**SCHRIFTELIJKE OPDRACHT:**
Geef uit de tekst over lezen als een schrijver woordelijk het gedeelte terug vanaf "Lezen als een schrijver: hoe" tot en met "als een schrijver.".
------ GECITEERDE TEKST ------
Categorieën
Schrijfproces

Lezen als een schrijver: hoe doe je dat?

Als je je met schrijven gaat bezighouden, ga je anders lezen. Je gaat de manier vergelijken waarop het verhaal dat je leest geschreven is met de manier waarop je zelf schrijft of zou kunnen schrijven. Zo probeer je niet alleen nieuwe technieken te ontdekken, maar ook nieuwe inzichten in het schrijven. (Dat zie je bijvoorbeeld terug in mijn boek Korte Verhalen Schrijven, dat een handreiking doet om te leren van het werk van verhalenschrijvers als Raymond Carver, Tobias Wolff en Lydia Davis.) Ik noem dat: lezen als een schrijver.

het belang van gebeurtenissen en de inhoud
Zo gaat het mij als schrijver minder om de inhoud en om de gebeurtenissen dan in de tijd dat ik vooral nog lezer was. Als ik nu lees maakt het me niet zo veel meer uit waarover ik lees en wat er gebeurt. Als ik enthousiast ben over een verhaal, is dat meestal niet vanwege de gebeurtenissen of de inhoud.
------ ITEMS ------
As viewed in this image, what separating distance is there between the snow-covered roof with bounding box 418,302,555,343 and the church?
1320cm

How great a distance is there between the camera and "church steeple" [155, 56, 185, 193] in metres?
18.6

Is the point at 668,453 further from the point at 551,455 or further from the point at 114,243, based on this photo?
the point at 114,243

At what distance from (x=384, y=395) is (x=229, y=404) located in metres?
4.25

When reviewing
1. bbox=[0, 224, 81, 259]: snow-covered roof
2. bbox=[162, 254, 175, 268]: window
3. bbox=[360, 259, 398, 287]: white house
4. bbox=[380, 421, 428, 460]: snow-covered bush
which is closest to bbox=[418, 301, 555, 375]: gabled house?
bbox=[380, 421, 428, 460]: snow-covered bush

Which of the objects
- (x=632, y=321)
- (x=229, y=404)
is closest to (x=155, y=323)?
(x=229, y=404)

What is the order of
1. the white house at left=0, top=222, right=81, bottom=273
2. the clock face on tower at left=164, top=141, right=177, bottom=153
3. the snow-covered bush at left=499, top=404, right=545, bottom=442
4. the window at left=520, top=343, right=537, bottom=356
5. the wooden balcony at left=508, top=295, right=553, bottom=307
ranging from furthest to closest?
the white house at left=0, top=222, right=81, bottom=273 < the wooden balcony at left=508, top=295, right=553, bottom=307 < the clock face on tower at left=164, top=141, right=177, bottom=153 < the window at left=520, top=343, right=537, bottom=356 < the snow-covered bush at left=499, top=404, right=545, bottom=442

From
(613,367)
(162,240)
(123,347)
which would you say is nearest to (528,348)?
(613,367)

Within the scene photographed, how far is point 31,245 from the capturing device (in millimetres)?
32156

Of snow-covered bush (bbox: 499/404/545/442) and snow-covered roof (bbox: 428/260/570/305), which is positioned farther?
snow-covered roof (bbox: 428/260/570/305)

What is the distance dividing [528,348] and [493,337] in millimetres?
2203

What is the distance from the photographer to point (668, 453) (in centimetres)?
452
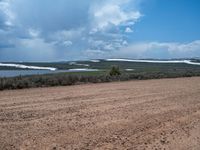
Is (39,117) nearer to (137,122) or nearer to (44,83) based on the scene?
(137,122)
------
------ ITEMS ------
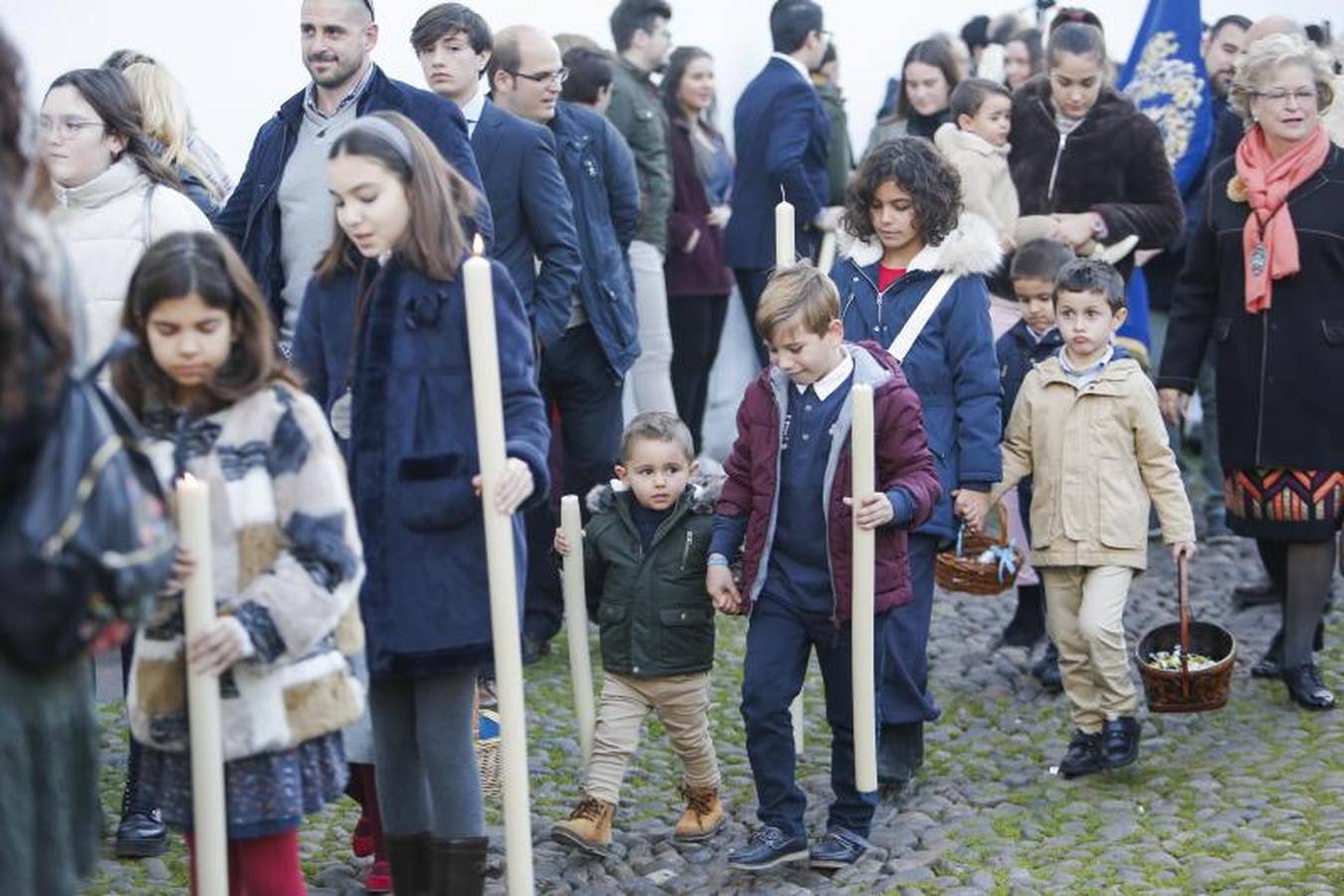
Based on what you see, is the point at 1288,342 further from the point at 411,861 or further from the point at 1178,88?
------
**ANTWOORD OP OPGAVE:**
Lezen als een schrijver: hoe doe je dat?

Als je je met schrijven gaat bezighouden, ga je anders lezen. Je gaat de manier vergelijken waarop het verhaal dat je leest geschreven is met de manier waarop je zelf schrijft of zou kunnen schrijven. Zo probeer je niet alleen nieuwe technieken te ontdekken, maar ook nieuwe inzichten in het schrijven. (Dat zie je bijvoorbeeld terug in mijn boek Korte Verhalen Schrijven, dat een handreiking doet om te leren van het werk van verhalenschrijvers als Raymond Carver, Tobias Wolff en Lydia Davis.) Ik noem dat: lezen als een schrijver.